​KÜLTÜREL İKTİDAR-1

Doç. Dr. Can CEYLAN
Tüm Yazıları
Çok bilinen bir söz vardır:

Çok bilinen bir söz vardır:

“Bir sene içinde mahsul almak istiyorsanız, buğday ekin. On sene içinde mahsul almak istiyorsanız, ağaç ekin. Kırk sene içinde mahsul almak istiyorsanız, insan yetiştirin.”

Bu güzel sözü kullanmanın en kolay yola, dikkat çekici bir görselin yanına yazıp sosyal medyada paylaşmaktır. “Klavye şövalyeliği” denen bu davranış, son zamanlarda ayyuka çıkmış olsa da, değişik şekillerde insanın fıtratında vardır. 

İnsanoğlu duyduğu en küçük bir bilgiyi, duymayan kişilerle paylaşıp kendince bir “ucuz bilgelik” kazanma sevdâsındadır. Çabuk öğrenilen, çabuk paylaşılır ve sosyal medyada somutlaşan hızıyla çabucak unutulur gider.

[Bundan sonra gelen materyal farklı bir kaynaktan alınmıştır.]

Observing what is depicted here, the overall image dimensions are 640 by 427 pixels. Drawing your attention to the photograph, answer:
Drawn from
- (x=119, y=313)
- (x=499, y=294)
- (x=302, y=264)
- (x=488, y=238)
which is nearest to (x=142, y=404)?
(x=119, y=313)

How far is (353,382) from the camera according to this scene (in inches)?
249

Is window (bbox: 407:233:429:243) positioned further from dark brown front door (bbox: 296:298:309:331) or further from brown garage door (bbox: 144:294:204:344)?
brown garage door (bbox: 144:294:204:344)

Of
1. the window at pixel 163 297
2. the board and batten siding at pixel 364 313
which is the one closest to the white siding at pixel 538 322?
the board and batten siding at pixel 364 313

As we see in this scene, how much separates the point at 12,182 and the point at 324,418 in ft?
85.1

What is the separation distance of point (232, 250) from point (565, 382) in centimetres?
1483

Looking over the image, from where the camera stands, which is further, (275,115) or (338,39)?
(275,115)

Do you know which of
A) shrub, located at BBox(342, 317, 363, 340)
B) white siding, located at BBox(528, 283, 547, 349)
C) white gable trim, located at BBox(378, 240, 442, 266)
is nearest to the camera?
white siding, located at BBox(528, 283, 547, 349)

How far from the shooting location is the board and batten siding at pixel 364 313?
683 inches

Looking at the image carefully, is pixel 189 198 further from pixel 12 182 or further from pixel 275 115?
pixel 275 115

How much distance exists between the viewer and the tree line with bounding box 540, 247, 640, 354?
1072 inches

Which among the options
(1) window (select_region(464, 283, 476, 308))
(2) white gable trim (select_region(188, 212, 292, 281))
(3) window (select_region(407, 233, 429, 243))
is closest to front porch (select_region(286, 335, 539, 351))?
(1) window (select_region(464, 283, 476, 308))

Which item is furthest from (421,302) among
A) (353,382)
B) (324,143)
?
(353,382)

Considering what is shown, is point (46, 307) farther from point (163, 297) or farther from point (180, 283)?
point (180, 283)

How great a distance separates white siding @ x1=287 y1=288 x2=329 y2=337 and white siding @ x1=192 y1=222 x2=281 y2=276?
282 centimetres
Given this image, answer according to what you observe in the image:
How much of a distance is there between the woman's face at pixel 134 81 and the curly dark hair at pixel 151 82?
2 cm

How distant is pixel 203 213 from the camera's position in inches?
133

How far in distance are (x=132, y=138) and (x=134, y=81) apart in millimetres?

İnsanoğlu olarak kolay olana meyilliyiz. Hemen olsun, zahmetsiz olsun, kusursuz olsun, hep olsun isteriz. Hatta nefsimizi doyuramayız; aynı anda birden fazla olsun isteriz. Sonra, ne olanın kıymetini biliriz, ne de olandan ders çıkartabiliriz. Biraz önce olanı anlamadan, biraz önce olandan keyif almadan bir sonrakine heves ederiz.

Bu çabuk elde etme ve doyumsuzluk, belki bebek sayılabilecek yaştaki çocuklar için mazur görülebilir. Çocuk yaşadığı çevrenin telkin ve uyarısıyla kendini dizginler ve yaşayacağı uzun yıllarda gerçek mutluluğu tecrübe etmek için sabırlı olması gerektiğini, başarısızlığa hazırlıklı olması gerektiğini, çok çalışması gerektiğini, güzel şeylerin oluşmasının zamana bağlı olduğunu yaşaya yaşaya anlar.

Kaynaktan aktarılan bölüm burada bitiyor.